== Extracted text ==
It’s taken me some time to get to play with the i7 but it’s worth a look since it is a very interesting camera indeed, or rather, it’s a very interesting multimedia device. And anyone familiar with Samsung camera products will know the company is a master at throwing features at “the wall” and seeing if they stick and with the i7, things are no different. But is it any good?

Our quick take

As a multimedia device the i7 is very clever but as a camera, it could do much much better but if it’s just snaps you want and feel the need for all those lovely extras, it may still be for you.

Samsung i7 digital camera - 3.5 / 5

FORAGAINST
  • Build and styling
  • simple controls
  • massive feature set
  • Sluggish performance: slow zoom
  • slow AF
  • slow menu and device adjustment and operation via GUI
  • shutter lag
  • excessive noise and detail loss in ISO 400 and above images

Well, not only is this machine unusual for its feature set, but the hub of it all is a high resolution (230k-pixels) rotating 3-inch colour touch sensitive screen that has a novel and simple-to-use graphical user interface (or GUI) to help control it all. And by all I mean it has a 7.2-megapixel camera with 3x optical (internal) zoom lens, it camcorder functionality and MP3 player and video player all built-in too.
===
List of tasks ->
(1) Edit the Samsung i7 review, starting at the words "Samsung i7 digital" and stopping after "all built-in too.", so that "slow" becomes "sluggish".
(2) Please pick up the Samsung i7 review after its last sentence and keep writing it.
You won't need the material that follows.
== Raw data ==
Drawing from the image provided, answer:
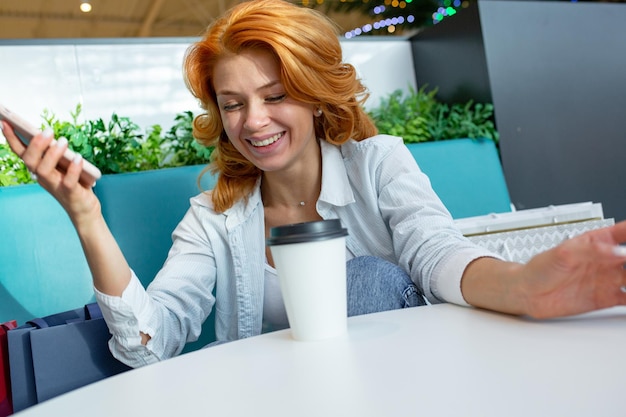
===
Answers provided ->
(1)
Samsung i7 digital camera - 3.5 / 5

FORAGAINST
  • Build and styling
  • simple controls
  • massive feature set
  • Sluggish performance: sluggish zoom
  • sluggish AF
  • sluggish menu and device adjustment and operation via GUI
  • shutter lag
  • excessive noise and detail loss in ISO 400 and above images

Well, not only is this machine unusual for its feature set, but the hub of it all is a high resolution (230k-pixels) rotating 3-inch colour touch sensitive screen that has a novel and simple-to-use graphical user interface (or GUI) to help control it all. And by all I mean it has a 7.2-megapixel camera with 3x optical (internal) zoom lens, it camcorder functionality and MP3 player and video player all built-in too.

(2)
Each function is activated by rotating the large screen through 90-degrees (movie mode) 180 degrees camera mode. Left at its “normal” rotated position the screen sits flush with the body and represents the camera’s MP3 music player mode. When rotated by 180-degrees, the LCD sits slightly proud of the camera’s otherwise slimline body to provide an extra hand hold when snapping stills.

The camera mode position also allows access to the curved array of controls on the right side that include the sluggish lens zoom control; it takes four seconds to zoom from the 38mm wide end of the zoom to its 114mm zoomed extremity then another three seconds to go back again.

Other controls include a playback button, screen button and a mode button that will fire up a menu that allows you to choose the function you want to activate (music player or video player for example.

The camera can be activated from any mode as long as it’s not active (so a music track has be paused first for example) by pushing the shutter button that sits alongside the on/off and face AF buttons on the otherwise Spartan top plate.

However, if in music mode with the screen left in its “shut” music player position, the controls under the screen such as the lens zoom buttons cannot be used. But it has to be said this is a clever design since despite all the functions and gizmos at its disposal, there are only nine buttons on the camera.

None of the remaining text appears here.